Phantoms of the past - 106

15. 攫われたジニー

――Harry――



 まもなく昼食の時間になるかというころ、ハリーとロンは職員室にやってきていた。職員室は広い壁を羽目板張りにした部屋で、黒っぽい木の椅子がたくさん並んでいる。まだ授業が終わっていないからか、先生は誰もいなかった。

 ハリーとロンは興奮で座る気になれず、誰もいない職員室の中を行ったり来たりしてマクゴナガル先生を待った。ロンは渋々折れたものの、未だにハナが犯人だと疑っているようで「もし本当にハナが犯人だったらハーマイオニーがどれだけショックか」とか「僕達やっぱりハナに騙されたのかもしれないよ。マクゴナガルに言う前に確かめた方がいいんじゃないかな」とか言っていた。

 けれどもハリーはハナがスリザリンの継承者ではないと信じていた。なので「ロン、前にも言ったけど、僕達ハナを信じるって約束したじゃないか」とか「マクゴナガル先生に話したって平気だよ。だって、ハナは犯人じゃないんだから。そうだろ?」とか言って、ハナ真犯人説を唱えるロンを説得し続けた。

 そうして待っているうちに、あっという間に10分が経過して授業の終わりの時間がやってきた。ハリーは時計を見てベルが鳴るのは今か今かと待っていたが、肝心のベルが待てど暮らせど鳴る気配がない。代わりに、マクゴナガル先生の声が魔法で拡大され、城内に響き渡った。

「生徒は全員、それぞれの寮にすぐに戻りなさい。教師は全員、大至急お集まりください」

 これは一体どういうことだろう? ハリーはロンと顔を見合わせた。

「また襲われたのか? 今になって?」

 ロンは愕然となって「どうしよう? 寮に戻ろうか?」と言ったが、ハリーは素早く周りを見渡して、隅に置かれている洋服掛けを見つけると、その中にロンと2人で隠れることにした。ここに隠れていれば、何が起こったのか話を聞くことが出来る。

「さあ、この中に。一体何が起こったのか聞こう。それから僕達が発見したことを話そう」

 2人が洋服掛けの中に隠れると、頭上を何百という人がガタガタと移動する音が聞こえた。それから少しして職員室のドアが開く音がすると、ハリーとロンはカビ臭いマントの隙間からこっそり様子をうかがった。何人もの先生が当惑した顔をしたり、怯えた顔をしたりしながら入ってくる。

「とうとう起こりました」

 しんと静まった職員室でマクゴナガル先生が言った。

「生徒が1人、怪物に連れ去られました。“秘密の部屋”そのものの中へです」

 マクゴナガル先生がそう話すと、フリットウィック先生は悲鳴を上げ、スプラウト先生は口を手で覆った。

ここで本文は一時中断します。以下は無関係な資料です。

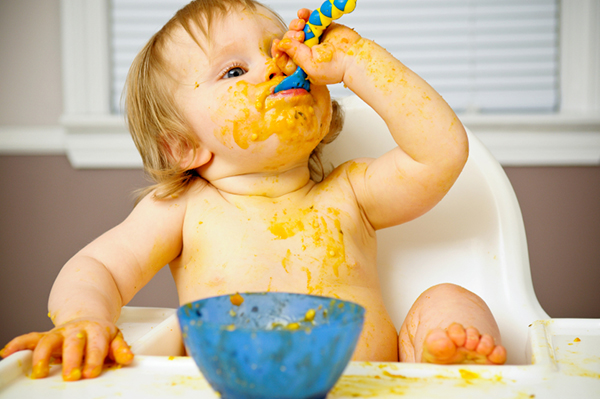 Messy baby eating a meal | Sheknows.com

「なぜそんなにはっきり言えるのかな?」と訊いたのはスネイプだ。

「“スリザリンの継承者”がまた伝言を残しました」

 マクゴナガル先生が蒼白な顔でスネイプの質問に答えた。

「最初に残された文字のすぐ下にです。“彼女の白骨は永遠に秘密の部屋に横たわるであろう”」

 その言葉を聞くなり、フリットウィック先生はワッと泣きだきた。マダム・フーチは腰を抜かしたように椅子にへたり込んでいる。

「誰ですか?」

 声を震わせながらマダム・フーチが訊ねた。

「どの子ですか?」

 ハリーは一言一句聞き漏らさまいと耳をそばだてた。次の瞬間、

「ジニー・ウィーズリー」

 マクゴナガル先生の口から思いもよらない名前が飛び出してきて、ハリーは信じられない思いでマクゴナガル先生を見た。ハリーの隣では、ロンが声もなくへなへなと崩れ落ちている。

 それからマクゴナガル先生は全校生徒を明日帰宅させるという旨を先生達に話し始めた。すると、職員室のドアが再び開く音がして、ハリーは一瞬ドキリとした。ダンブルドアに違いない――ハリーはそう思ったが、入ってきた人物がロックハートだと分かるとひどくガッカリとした。ロックハートでは頼りになりそうにない。

 ロックハートの登場にガッカリしたのはハリーだけではなかった。にこやかに現れたロックハートに先生の誰もが憎しみのこもった目を向けていたのだ。しかし、ロックハートはそのことに一切気付いていない様子で、「大変失礼しました。――ついウトウトと――何か聞き逃してしまいましたか?」と言った。

「なんと、適任者が」

 状況がまったく把握出来ていないロックハートに冷え切った声でスネイプが言った。

「まさに適任だ。ロックハート、女子生徒が怪物に拉致された。“秘密の部屋”そのものに連れ去られた。いよいよ貴方の出番が来ましたぞ」

 まったくそうは思っていない口調でスネイプが言うと、ロックハートは途端に顔を青くさせた。けれど、ロックハートを庇う先生は1人もいなかった。スプラウト先生は「そうだわ、ギルデロイ。昨夜でしたね。たしか“秘密の部屋”への入口がどこにあるか、とっくに知っていると仰ったのは?」と言い、フリットウィック先生も「そうですとも」と追い討ちをかけた。

 先生達の話を聞くに、ロックハートはどうやら昨夜、自信たっぷりに「怪物が何かを知っている」とか「入口がどこかも分かっている」と話していたらしい。しかも「ハグリッドが捕まる前に、自分が怪物と対決するチャンスがなかったのは残念だ」とまで言ったらしい。「何もかも不手際だった。最初から、自分の好きなようにやらせてもらうべきだった」とも。

「それでは、ギルデロイ。貴方に任せましょう」

 とどめを刺したのはマクゴナガル先生だ。
 ロックハートはしどろもどろになりながら「覚えていませんが」とか「貴方の誤解では」などと言っていたが、誰も助けてくれないと分かると遂に観念したのか「へ、部屋に戻って、し――支度をします」と言って職員室を出て行った。

「さてと。これで厄介払いが出来ました」

 マクゴナガル先生は鼻の穴を膨らませて言った。

「寮監の先生方は寮に戻り、生徒に何が起こったのか知らせてください。明日一番のホグワーツ特急で生徒を帰宅させる、と仰ってください。他の先生方は、生徒が1人たりとも寮の外に残っていないよう見廻ってください」

 それから先生達は1人、また1人と職員室を出て行った。ハリーとロンは洋服掛けに隠れたまま、ただただ呆然とするしかなかった。